Pi: A Tiny Agent Core That Can Rewrite Itself

That benchmark led to his thesis that coding agents are still in the “mess around and find out” phase, so what developers need is a malleable harness they can shape themselves. Pi is his answer: four packages, a minimal core loop, a tiny system prompt, and just four tools, plus docs and extension examples shipped directly with the agent so it can learn to modify itself. His point is almost mischievous — models already know what coding agents are from post-training, so you don’t need 10,000 tokens of ceremony to explain the job.

Extensions, Hot Reloading, and Letting the Agent Do the Customization

Pi extensions are just TypeScript modules, and the whole setup hot-reloads so you can build in-session and see changes instantly — very game-dev energy, which Zechner explicitly says shaped the design. He shows examples ranging from a joke “talk to the agent while it’s on its main quest” slash command that someone built in five minutes, to Nico’s bizarre multi-agent chat room, to full custom UIs that can even run NES games or Doom. His favorite twist: if you want an extension, you usually don’t build it yourself — you ask Pi to build it for you and then iterate.

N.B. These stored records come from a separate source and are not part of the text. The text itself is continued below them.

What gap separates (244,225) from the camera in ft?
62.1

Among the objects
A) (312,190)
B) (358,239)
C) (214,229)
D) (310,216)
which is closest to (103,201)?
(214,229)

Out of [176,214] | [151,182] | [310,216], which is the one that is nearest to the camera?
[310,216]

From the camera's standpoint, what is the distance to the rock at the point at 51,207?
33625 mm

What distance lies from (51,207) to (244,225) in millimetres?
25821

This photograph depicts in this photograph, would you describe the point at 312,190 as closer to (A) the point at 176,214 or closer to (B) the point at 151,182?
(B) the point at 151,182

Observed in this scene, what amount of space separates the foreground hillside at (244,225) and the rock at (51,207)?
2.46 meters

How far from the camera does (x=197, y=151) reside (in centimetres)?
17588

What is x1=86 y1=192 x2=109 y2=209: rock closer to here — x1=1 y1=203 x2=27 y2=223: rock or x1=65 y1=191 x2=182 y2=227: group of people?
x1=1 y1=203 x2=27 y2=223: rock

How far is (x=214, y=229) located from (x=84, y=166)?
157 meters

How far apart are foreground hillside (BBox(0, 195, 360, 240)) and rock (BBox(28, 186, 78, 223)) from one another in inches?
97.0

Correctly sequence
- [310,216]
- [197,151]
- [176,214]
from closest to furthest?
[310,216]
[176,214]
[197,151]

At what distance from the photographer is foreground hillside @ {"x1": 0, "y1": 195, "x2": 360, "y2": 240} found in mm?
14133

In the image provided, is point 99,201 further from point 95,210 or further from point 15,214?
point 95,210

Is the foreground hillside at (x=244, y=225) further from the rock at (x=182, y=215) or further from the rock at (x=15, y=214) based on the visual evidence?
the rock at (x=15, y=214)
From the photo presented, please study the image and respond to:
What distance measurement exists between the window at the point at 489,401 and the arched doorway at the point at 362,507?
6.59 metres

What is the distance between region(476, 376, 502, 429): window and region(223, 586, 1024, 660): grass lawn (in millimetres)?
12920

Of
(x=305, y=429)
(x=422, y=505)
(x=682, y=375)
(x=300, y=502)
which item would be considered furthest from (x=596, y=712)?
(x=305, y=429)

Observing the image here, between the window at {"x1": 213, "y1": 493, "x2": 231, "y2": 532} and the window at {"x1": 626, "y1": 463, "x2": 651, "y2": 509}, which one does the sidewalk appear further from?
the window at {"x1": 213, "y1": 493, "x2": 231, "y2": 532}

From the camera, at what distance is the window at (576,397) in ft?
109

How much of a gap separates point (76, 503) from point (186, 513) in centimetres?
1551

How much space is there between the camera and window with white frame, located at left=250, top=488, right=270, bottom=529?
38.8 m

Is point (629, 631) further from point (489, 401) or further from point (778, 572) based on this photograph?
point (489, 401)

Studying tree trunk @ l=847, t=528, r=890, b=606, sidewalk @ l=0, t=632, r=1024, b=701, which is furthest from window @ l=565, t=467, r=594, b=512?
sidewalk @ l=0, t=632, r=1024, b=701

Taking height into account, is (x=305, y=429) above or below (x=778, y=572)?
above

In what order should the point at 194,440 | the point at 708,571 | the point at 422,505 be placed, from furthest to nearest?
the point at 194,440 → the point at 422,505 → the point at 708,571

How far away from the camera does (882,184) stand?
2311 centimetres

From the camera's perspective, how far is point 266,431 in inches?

Act Two: ‘Clankers’ Are Wrecking Open Source

Things got ugly when Peter put Pi inside OpenClaw’s agent core, which suddenly made Zechner’s repo the target of lots of OpenClaw-generated traffic from users who didn’t even realize it. He calls these low-effort AI-generated contributors “clankers” and says they’re swamping OSS trackers with garbage issues and PRs, so he started fighting back with filters: auto-close the PR, ask for a short human-written issue, and only whitelist accounts that respond like actual people. He also deprioritizes issues tied to OpenClaw interactions, clusters issue embeddings in 3D space, and sometimes just shuts the tracker entirely — “OSS vacation” — to get his life back.

The Bigger Warning: Agents Are Compounding Errors Faster Than Humans Can Feel Pain

The final act is the real sermon: stop bragging that your product was “100% built by agents,” because now it sucks and everybody knows why. Zechner argues agents compound mistakes with serial speed, no bottlenecks, and delayed pain; they learned complexity from the internet’s giant pile of mediocre legacy code, and when specs leave blanks, they fill them with more of that sludge. Review agents and giant memory systems don’t solve this, he says — once the codebase sprawls beyond any model’s usable context, the agent patches locally and breaks things globally.

His Prescription: Narrow the Scope, Keep the Judgment Human

He’s not anti-agent; he’s anti-unbounded agent use. Good tasks are scoped, modular, evaluable, and non-mission-critical — things like repro cases, boring automation, hill-climbing, and bounded research where a human can review the output and keep what’s useful. The closing message is pure Zechner: fewer features, more discipline, polish what matters, and if the code is important, write it by hand or at least read every damn line.